Texte à lire:
..........

Quoi qu’il advienne, tout l’indique assez, cette guerre qui est allée choisir son champ de bataille à l’extrémité de l’Europe n’est point certainement une guerre ordinaire. La Russie sait bien qu’elle est réduite à défendre une politique séculaire, toute une tradition de conquêtes et d’envahissemens. Bien plus, la Russie savait qu’elle aurait un jour ou l’autre à livrer ce suprême combat. Sans cela, comment se serait-elle trouvée prête au moment voulu ? Dans quelle pensée aurait-elle élevé ces forteresses formidables, certes fort inutiles pour la défendre contre la Turquie ? Pourquoi s’obstinerait-elle encore dans une guerre où la seule condition de paix qu’on lui veuille imposer, c’est de désarmer son ambition ? De leur côté, les puissances occidentales savent bien qu’il s’agit désormais pour elles de livrer l’indépendance de l’Europe ou de la raffermir. S’il n’en était point ainsi, comment prodigueraient-elles leurs soldats, leurs trésors et leurs vaisseaux dans une lutte dont les difficultés et les proportions dépasseraient le but ? La guerre actuelle a cela de particulier, qu’elle n’est le fruit d’aucune animosité nationale ; c’est le choc violent de deux politiques, dont l’une est une menace incessante pour l’Occident, dont l’autre est l’expression réfléchie des intérêts les plus élevés de la civilisation. Tel est le conflit qui tient en ce moment l’Europe attentive et qui se poursuit dans ces terribles engagemens devant Sébastopol, en attendant qu’il se dénoue par la victoire.

..........

Informations fournies:
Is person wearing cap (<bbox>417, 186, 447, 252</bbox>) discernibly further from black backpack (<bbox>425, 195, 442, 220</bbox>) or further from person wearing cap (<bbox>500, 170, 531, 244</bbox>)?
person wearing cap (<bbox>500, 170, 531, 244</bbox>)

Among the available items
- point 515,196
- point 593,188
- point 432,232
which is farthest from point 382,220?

..........

Vos consignes:
D'après le texte à lire, de quoi la guerre actuelle n'est-elle le fruit ?

Réponse à l'exercice:
Elle n'est le fruit d'aucune animosité nationale.